Ich war im Bezug auf den Film vorerst skeptisch und ihn mir eigentlich nur zu Gemüte geführt, weil meine Frau ihn ausgesucht hatte. Das Backcover las sich erstmal nicht viel anders als das was man zur Zeit en mass an Folterhorror a'la Hostel präsentiert bekommt. Den einzigen Unterschied machte auf den ersten Blick einmal das Motiv.
Ok, dachte ich mir, diesmal schlachten hier keine perversen, sondern politisch motivierte Täter.
Doch weit gefehlt. Auch wenn dem Zuschauer einige harte Szenen auferlegt werden, so hatte ich doch zu keinem Zeitpunkt das Gefühl einen Horrorfilm zu schauen, da diese Szenen nie den Mittelpunkt der Handlung darstellen und in der Regel vorzeitig abgeblendet werden, was den Grad an Härte, zumindest für mich, nicht gemindert hat.
Viel schwerer als die akute physische Gewalt wiegen in dem Film jene Szenen, in denen das Opfer sich des Verlustes eines Sinnes bewusst wird, bzw. sich im Vorfeld mit dem selbigen auseinander setzt, wenn man so will "Abschied nimmt".
Jason Behr (alias Eliot Gast) spielt fabelhaft die Rolle des hilflosen Opfers, das sich Anfangs versucht seiner Intelligenz zu bedienen und seinen Peinigern vorsichtig diplomatisch entgegenzutreten, später immer Verzweifelter sich auch an "sein Publikum" wendet um letztendlich völlig zu resignieren.

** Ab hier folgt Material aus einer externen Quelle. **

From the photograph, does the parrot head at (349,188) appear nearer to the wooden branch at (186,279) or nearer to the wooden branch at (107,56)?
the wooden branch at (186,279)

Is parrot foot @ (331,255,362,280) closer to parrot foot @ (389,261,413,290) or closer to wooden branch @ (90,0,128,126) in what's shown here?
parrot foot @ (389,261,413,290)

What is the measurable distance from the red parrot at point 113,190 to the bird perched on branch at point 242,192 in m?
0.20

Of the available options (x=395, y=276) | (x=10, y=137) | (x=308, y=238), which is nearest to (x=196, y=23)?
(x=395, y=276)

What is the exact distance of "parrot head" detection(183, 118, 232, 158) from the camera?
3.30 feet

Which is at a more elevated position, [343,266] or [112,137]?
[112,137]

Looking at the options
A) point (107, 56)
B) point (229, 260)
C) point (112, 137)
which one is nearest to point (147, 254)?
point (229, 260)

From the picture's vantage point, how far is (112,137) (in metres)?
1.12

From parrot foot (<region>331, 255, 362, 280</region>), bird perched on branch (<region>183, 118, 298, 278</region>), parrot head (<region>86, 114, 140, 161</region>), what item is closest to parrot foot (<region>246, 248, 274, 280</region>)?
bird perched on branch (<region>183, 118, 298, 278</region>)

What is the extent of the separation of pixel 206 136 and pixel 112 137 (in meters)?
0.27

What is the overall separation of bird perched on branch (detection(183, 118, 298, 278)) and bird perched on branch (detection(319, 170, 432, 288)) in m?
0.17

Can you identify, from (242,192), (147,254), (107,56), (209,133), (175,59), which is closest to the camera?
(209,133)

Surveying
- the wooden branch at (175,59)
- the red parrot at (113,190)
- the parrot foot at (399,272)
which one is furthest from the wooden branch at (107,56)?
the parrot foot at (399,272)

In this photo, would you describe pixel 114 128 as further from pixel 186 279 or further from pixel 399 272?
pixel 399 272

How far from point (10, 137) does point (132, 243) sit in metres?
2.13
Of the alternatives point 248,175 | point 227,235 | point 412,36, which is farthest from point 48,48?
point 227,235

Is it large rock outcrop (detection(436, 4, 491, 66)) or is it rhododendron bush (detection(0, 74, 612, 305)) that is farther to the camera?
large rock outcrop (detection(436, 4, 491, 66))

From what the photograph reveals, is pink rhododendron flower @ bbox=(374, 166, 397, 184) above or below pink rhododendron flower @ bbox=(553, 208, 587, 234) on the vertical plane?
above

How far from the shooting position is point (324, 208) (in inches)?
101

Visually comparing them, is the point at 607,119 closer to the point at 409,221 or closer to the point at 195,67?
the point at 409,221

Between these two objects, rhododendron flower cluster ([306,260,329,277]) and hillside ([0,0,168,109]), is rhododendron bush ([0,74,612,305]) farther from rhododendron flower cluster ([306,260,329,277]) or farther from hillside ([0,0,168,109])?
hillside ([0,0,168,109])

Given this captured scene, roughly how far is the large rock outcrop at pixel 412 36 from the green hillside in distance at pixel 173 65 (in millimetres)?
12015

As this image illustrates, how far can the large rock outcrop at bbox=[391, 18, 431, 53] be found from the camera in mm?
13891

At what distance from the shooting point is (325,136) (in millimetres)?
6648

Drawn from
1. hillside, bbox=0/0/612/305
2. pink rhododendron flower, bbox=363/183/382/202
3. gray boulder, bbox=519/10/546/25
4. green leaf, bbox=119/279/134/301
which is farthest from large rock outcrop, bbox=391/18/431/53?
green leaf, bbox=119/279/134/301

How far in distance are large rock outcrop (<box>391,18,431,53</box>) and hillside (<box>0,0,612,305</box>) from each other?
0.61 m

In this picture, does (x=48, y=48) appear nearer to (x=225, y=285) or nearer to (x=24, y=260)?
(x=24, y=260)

Auch auf der Täterseite hat man ausnahmsweise einmal nicht das Gefühl es mit kompletten Vollidioten zu tun zu haben. Im Gegenteil, die Motive der Täter sind gut durchdacht und an Manchen stellen schoß mir das ein oder andere "recht hat er" durch den Kopf.
Emma Catherwood spielt die Rolle der Nim gut. Leider jedoch bietet diese, immerhin zweitstärkste Rolle, wenig Transperenz und Tiefgang, wie im übrigen alle Täterfiguren. Beim übrigen Täterensemble ist das auch angebracht, da der Film in weiten Teilen das Gefühl vermittelt aus der Sicht des Opfers zu berichten (fehlender Ton/fiepen nach Zerstörung des Gehörs etc.), welches über seine Peiniger ja auch nichts weiss.
Nim hingegen wird für Ihn soetwas wie eine Vertrauensperson und bleibt doch bis zum Schluß undurchschaubar, hinterlässt den Zuschauer mit Spektrum an Spekulationsmöglichkeiten.
Ungeachtet dessen hat der Film mich derart in den Bann gezogen, dass ich mir die gleichnamige Buchvorlage bestellt habe.
Alles in allem ein herrausrander Film zwischen Psycho- und Politthriller der eine ordentliche Portion Gesellschafts- und Medienkritik mitbringt.
Wer harte Filme mag und intelligente Filme sucht ist hier bestens bedient.